Targeted Hope: Treatment and Precision Medicine
At a Glance
Treating Developmental and Epileptic Encephalopathy (DEE) now focuses on precision medicine, which targets the specific genetic mutation causing your child's seizures. Tailored approaches include specific medications, strict medical diets, and emerging gene therapies.
Treating Developmental and Epileptic Encephalopathy (DEE) has shifted from a “one-size-fits-all” approach to Precision Medicine. This means instead of just trying to “stop the seizures,” doctors now aim to treat the underlying genetic problem [1]. This strategy is designed to improve not only seizure control but also your child’s developmental outcome and quality of life [1][2].

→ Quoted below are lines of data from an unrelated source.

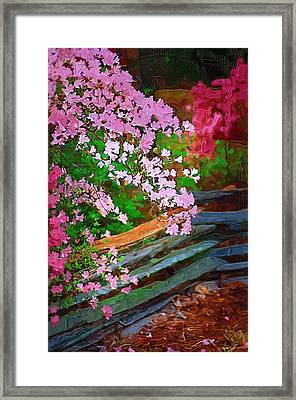 Framed Print featuring the photograph Azaleas Over The Fence by Donna Bentley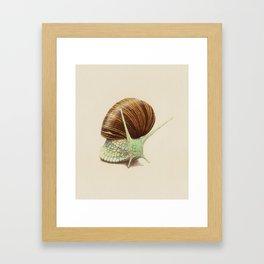 Snail Two Framed Art Print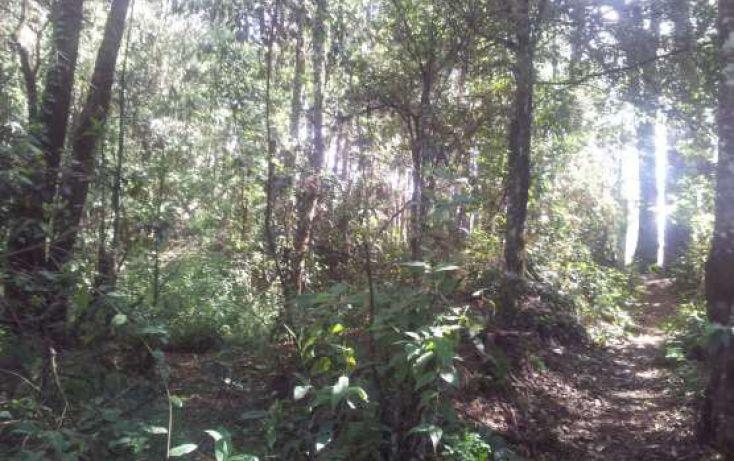 Foto de terreno habitacional en venta en avándaro sn, avándaro, valle de bravo, estado de méxico, 1698244 no 01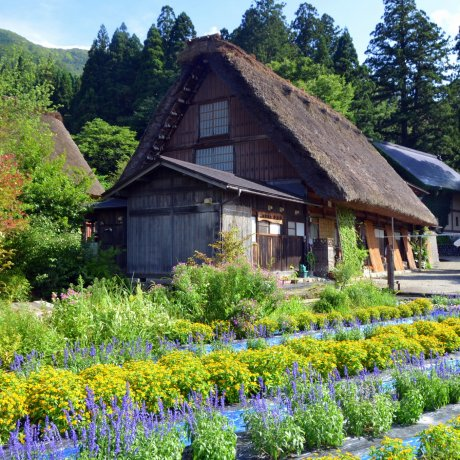 Summertime in Shirakawago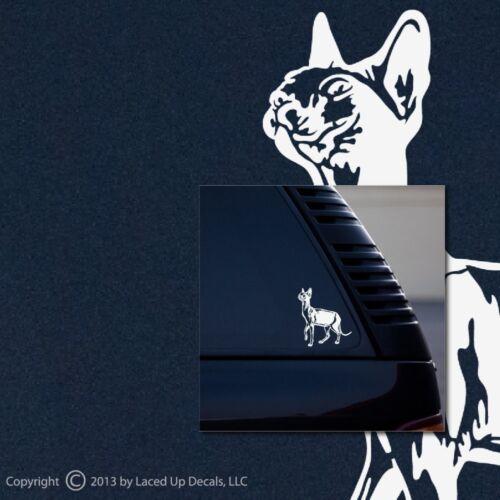 Sphynx Pelo Gato Calva Gato Ventana Vinilo calcomanía # 2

Precision Therapies: Targeted for the Gene
A precision therapy is a medication chosen because it interacts directly with the protein affected by your child’s genetic mutation.
- SCN1A (Dravet Syndrome): Because this is a “Loss-of-Function” condition, the goal is to boost the brain’s quieting signals [3].
- Approved Precision Meds: Fenfluramine, Stiripentol, and Cannabidiol are recognized treatments that help reduce seizures in Dravet [4][5][6].
- CRITICAL SAFETY: In Dravet Syndrome, standard sodium channel blockers (like carbamazepine or phenytoin) should generally be avoided because they can worsen seizures [7][8].
- CDKL5 Deficiency Disorder (CDD):
- SCN2A and SCN8A (Gain-of-Function):
- SLC2A1 (Glut1 Deficiency Syndrome):
The Ketogenic Diet: A Medical Intervention
The Ketogenic Diet (KD) is not a lifestyle choice but a strictly controlled medical therapy [13]. It is high in fat and very low in carbohydrates, forcing the body to burn fat for energy [14].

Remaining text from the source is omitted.